Unsere Krankenhäuser und die Krankenkassen stehen vor gewaltige Aufgaben. Das Problem, dass ein paar Alte nicht abgeholt werden und so deren Betten blockiert sind, ist angesichts der Probleme des demografischen Wandels eine Petitesse. Wir müssen ganz andere Aufgaben bewältigen als der Öffentlichkeit bewusst zu machen, was eine Akutklinik zu tun hat und mit was man sie tunlichst nicht belästigen sollte. Es kann nicht sein, dass da ein paar Opas vom Chirurgen die Knochen wieder zusammengeflickt werden und man sich dann darüber aufregt, dass man sie nicht DRG-gerecht wieder los wird. Der Unfallchirurg, Prof. Liener im Stuttgarter Marienhospital, denkt da weiter: Er hat eine Oberärztin eingestellt, die eine erfahrene Geriaterin ist. Sie selektiert die betagten Notfallpatienten und arrangiert eine ihrem kognitiven Zustand gerecht werdende Begleittherapie, beispielsweise gegen Osteoporose. Noch bevor sie in den OP kommen. Zwar erlaubt das DRG-Korsett auch dort keine zusätzlichen Verweiltage, doch man hat dafür gesorgt, dass diese Patienten rasch eine adäquate Begleittherapie kriegen.

Das ist kein Aufpäppeln, sondern aktives Handeln, um diese Patenenklientel wieder soweit hinzukriegen, dass es im alten Ambiente wieder selbständig weiterleben kann.

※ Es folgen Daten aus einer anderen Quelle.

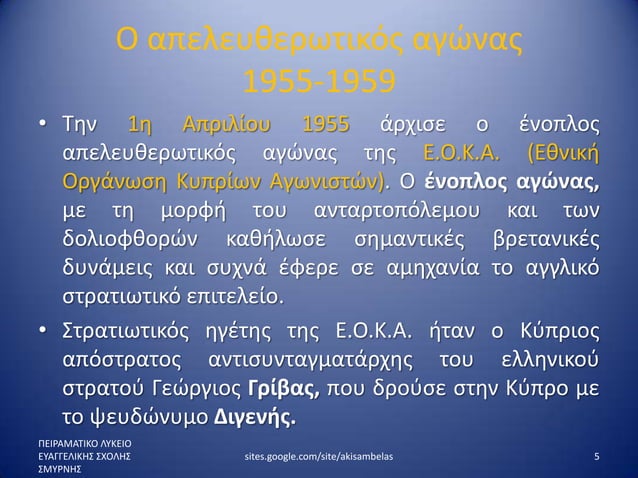 Ο απελευθερωτικός αγώνας 1955-1959

• Την 1η Απριλίου 1955 άρχισε ο ένοπλος απελευθερωτικός αγώνας της Ε.Ο.Κ.Α. (Εθνική Οργάνωση Κυπρίων Αγωνιστών). Ο ένοπλος αγώνας, με τη μορφή του ανταρτοπόλεμου και των δολιοφθορών καθήλωσε σημαντικές βρετανικές δυνάμεις και συχνά έφερε σε αμηχανία το αγγλικό στρατιωτικό επιτελείο.

• Στρατιωτικός ηγέτης της Ε.Ο.Κ.Α. ήταν ο Κύπριος απόστρατος αντισυνταγματάρχης του ελληνικού στρατού Γεώργιος Γρίβας, που δρούσε στην Κύπρο με το ψευδώνυμο Διγενής.

ΠΕΙΡΑΜΑΤΙΚΟ ΛΥΚΕΙΟ ΕΥΑΓΓΕΛΙΚΗΣ ΣΧΟΛΗΣ ΣΜΥΡΝΗΣ

sites.google.com/site/akisambelas

5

Ich meine, dies ist der Pfad unserer ärztlichen Tugend: Nicht lamentieren und sich entrüsten, sondern sich was einfallen lassen, um unsere alten Mitbürger außer dem operativen Benefit wieder fürs normale Leben zu befähigen.

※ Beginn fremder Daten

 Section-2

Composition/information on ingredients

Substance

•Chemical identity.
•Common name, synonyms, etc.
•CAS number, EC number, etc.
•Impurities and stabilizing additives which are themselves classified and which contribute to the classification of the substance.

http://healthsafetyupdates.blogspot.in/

Angefügt sei noch eine polemische Bemerkung: Dem Klinikmanagement geht es bei der Belegoptimierung um Effizienz. Dass unsere Prozesse schlanker und so kostengünstiger werden müssen – dafür votiere ich ohne Abstriche. Die Effizienz unserer ärztlichen Tätigkeit wird jedoch immer stärker eingeschränkt durch ausufernde Dokumentationsaufgaben, durch die Zertifizierungsbürokratie, durch Verwaltungsarbeiten – dem Patienten dient, wenn sein Arzt Zeit hat, sich um ihn zu kümmern.